Vereiste opdrachten:
1 - Welke lichaamslengte kan de kleine gerande oeverspin volgens de tekst over deze spin bereiken?
2 - Schrijf uit de tekst over de kleine gerande oeverspin letterlijk over wat begint bij "Naar inhoud springen" en eindigt bij "Stam:Arthropoda (Geleedpotigen)".
3 - Schrijf het volgende deel van de tekst over de kleine gerande oeverspin, aansluitend op de laatste zin.

Aangeleverde tekst:
____

Naar inhoud springen

Kleine gerande oeverspin

Uit Wikipedia, de vrije encyclopedie
Kleine gerande oeverspin
Spin met nest jongen
Taxonomische indeling
Rijk:Animalia (Dieren)
Stam:Arthropoda (Geleedpotigen)
Klasse:Arachnida (Spinachtigen)
Orde:Araneae (Spinnen)
Familie:Pisauridae (Kraamwebspinnen)
Geslacht:Dolomedes (Oeverspinnen)
Soort
Dolomedes fimbriatus
(Clerck, 1758)
Originele combinatie
Araneus fimbriatus
Synoniemen

Araneus undatus Clerck, 1758

Afbeeldingen op Wikimedia Commons Wikimedia Commons
Kleine gerande oeverspin op Wikispecies Wikispecies
Portaal  Portaalicoon   Biologie

De kleine gerande oeverspin (Dolomedes fimbriatus) is een spin uit de familie van de kraamwebspinnen (Pisauridae).[1] De wetenschappelijke naam van de soort werd, als Araneus fimbriatus, in 1758[2] gepubliceerd door Carl Alexander Clerck.[3]

De spin heeft vrij dikke poten en een dichte, maar zeer korte, fluweelachtige beharing. Het eerste deel van de naam is te danken aan de gele 'randen': twee duidelijke, donkerbruin omrande gele strepen aan weerszijden van het verder donkerbruine lichaam. Jonge spinnetjes hebben groenachtige poten en een lichtbruin abdomen. De soort kan een lichaamslengte van ruim 2,5 centimeter bereiken. Ter vergelijking: de grote huisspin (Tegenaria parientina) kan 2 centimeter lang worden. Omdat de poten van T. parientina in verhouding langer zijn en de gerande oeverspin wat 'hoger op de poten staat' heeft die soort een ongeveer vergelijkbare spanwijdte van vijf tot zeven centimeter.[4]

De kleine gerande oeverspin lijkt erg veel op de grote gerande oeverspin (Dolomedes plantarius) die ook gele randen heeft. Ze zijn alleen goed te onderscheiden aan hun genitaliën en hun leefgebied. Ondanks de naam zijn beide soorten van gelijke grootte.[5]

Kleine gerande oeverspin op het water

De kleine gerande oeverspin kan worden aangetroffen langs wateren op zandgrond. De spin wacht daar een groot deel van de dag op onvermoede voorbijgangers zoals kikkervisjes en insecten. Ook zitten ze vaak half op het water, met de poten gespreid, om trillingen op het wateroppervlak te bemerken of om iets te vangen dat bovenkomt om adem te halen. Er wordt geen vangweb gemaakt, maar prooidieren worden gegrepen en ter plekke leeggezogen.

____

Verzamelde gegevens:
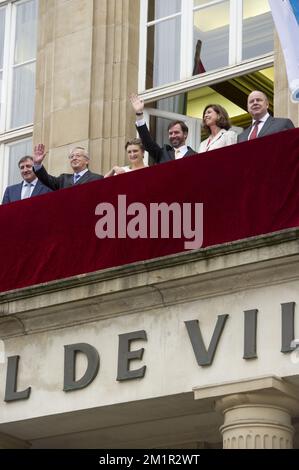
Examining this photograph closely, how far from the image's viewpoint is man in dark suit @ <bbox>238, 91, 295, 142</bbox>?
18.7m

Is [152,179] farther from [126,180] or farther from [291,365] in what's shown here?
[291,365]

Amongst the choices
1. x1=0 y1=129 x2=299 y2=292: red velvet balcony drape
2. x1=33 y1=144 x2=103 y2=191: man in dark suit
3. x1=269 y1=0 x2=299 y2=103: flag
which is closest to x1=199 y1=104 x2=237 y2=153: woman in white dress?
x1=0 y1=129 x2=299 y2=292: red velvet balcony drape

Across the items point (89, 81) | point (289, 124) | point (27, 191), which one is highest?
point (89, 81)

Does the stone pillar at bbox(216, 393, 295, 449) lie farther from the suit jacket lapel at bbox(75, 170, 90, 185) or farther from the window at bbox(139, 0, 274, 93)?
the window at bbox(139, 0, 274, 93)

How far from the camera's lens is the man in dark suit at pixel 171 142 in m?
19.5

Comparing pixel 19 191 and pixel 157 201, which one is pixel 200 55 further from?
pixel 157 201

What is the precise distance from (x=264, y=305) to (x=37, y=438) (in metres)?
3.78

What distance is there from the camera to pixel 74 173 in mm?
20812

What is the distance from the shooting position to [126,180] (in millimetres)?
19094

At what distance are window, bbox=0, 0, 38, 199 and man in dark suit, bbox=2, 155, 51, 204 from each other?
2472 millimetres

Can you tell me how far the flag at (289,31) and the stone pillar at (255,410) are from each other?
11.0 feet

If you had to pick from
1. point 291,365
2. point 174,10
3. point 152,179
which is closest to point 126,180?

____

Reeks antwoorden:
1 - Ruim 2,5 centimeter.

2 -
Naar inhoud springen

Kleine gerande oeverspin

Uit Wikipedia, de vrije encyclopedie
Kleine gerande oeverspin
Spin met nest jongen
Taxonomische indeling
Rijk:Animalia (Dieren)
Stam:Arthropoda (Geleedpotigen)

3 -
Oeverspinnen kunnen ondanks hun grootte met gemak over het water lopen, en er zelfs in duiken om te schuilen of een prooi te achtervolgen. Lucht wordt vastgehouden door kleine haartjes op het achterlijf, zodat de spin kan ademen onder water. Dit geeft een zilver-achtige glans aan het achterlijf. Volwassen dieren vangen grote prooien als libellen, waterjuffers en zelfs kleine visjes.

Er kan wel spindraad worden gemaakt, maar voornamelijk voor de eieren, die in een eicocon gesponnen worden. Omdat een vrouwtje tot wel 600 eitjes kan leggen, is deze ronde cocon erg groot en kan niet, zoals bij veel wolfspinnen, op de rug meegedragen worden; het vrouwtje moet de bal wekenlang meezeulen en zich verstoppen, waarmee de familienaam wordt verklaard. Het vrouwtje beschermt de cocon met haar leven en vervoert de eicocon vaak met de palpen.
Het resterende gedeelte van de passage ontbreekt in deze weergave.